Para acceder a una cuenta o a un sistema, es necesario combinar dos de los tres factores siguientes:
Conocimiento: algo que solo sabe la persona (p. ej., contraseña, PIN)
Posesión: algo que solo posee la persona (por ejemplo, un smartphone, un token, una tarjeta inteligente)
Biometría: algo que es propio de la persona (por ejemplo, huellas dactilares, reconocimiento facial)
Un ejemplo típico: inicio de sesión con contraseña y un código de un solo uso enviado a través de una aplicación o por SMS.
Las contraseñas por sí solas no suelen ofrecer una protección suficiente: pueden ser adivinadas, robadas o reveladas a raíz de fugas de datos. La autenticación de dos factores (2FA) impide que un atacante obtenga acceso solo con una contraseña robada.
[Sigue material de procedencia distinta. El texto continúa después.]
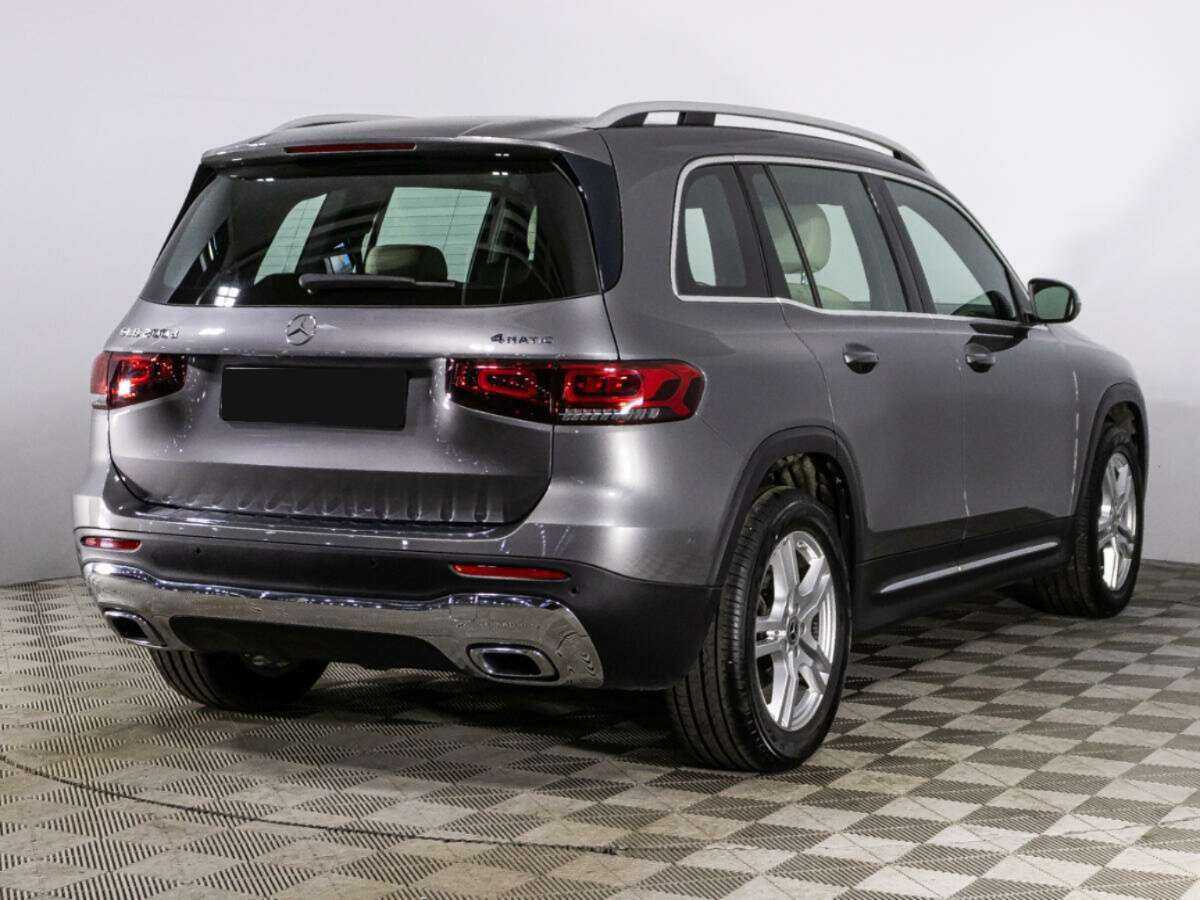 Mercedes-Benz GLB 2020 года с пробегом. Фото: #4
Al acceder a servicios en la nube como Microsoft 365, Google Workspace o DATEV
Al iniciar sesión en la red de la empresa a través de una VPN
Al acceder a interfaces de administración, por ejemplo, servidores, buzones de correo electrónico o sistemas CRM
En el caso de herramientas para la gestión de datos de clientes o información confidencial
Protección contra el acceso no autorizado, incluso en caso de filtración de contraseñas
Fácil de implementar con aplicaciones de autenticación, SMS o tokens físicos
Recomendado por las autoridades de protección de datos y los expertos en ciberseguridad
La autenticación de dos factores es una de las medidas más eficaces y, al mismo tiempo, más económicas para mejorar la seguridad de los sistemas informáticos en las pymes, especialmente en el caso de aplicaciones y datos confidenciales.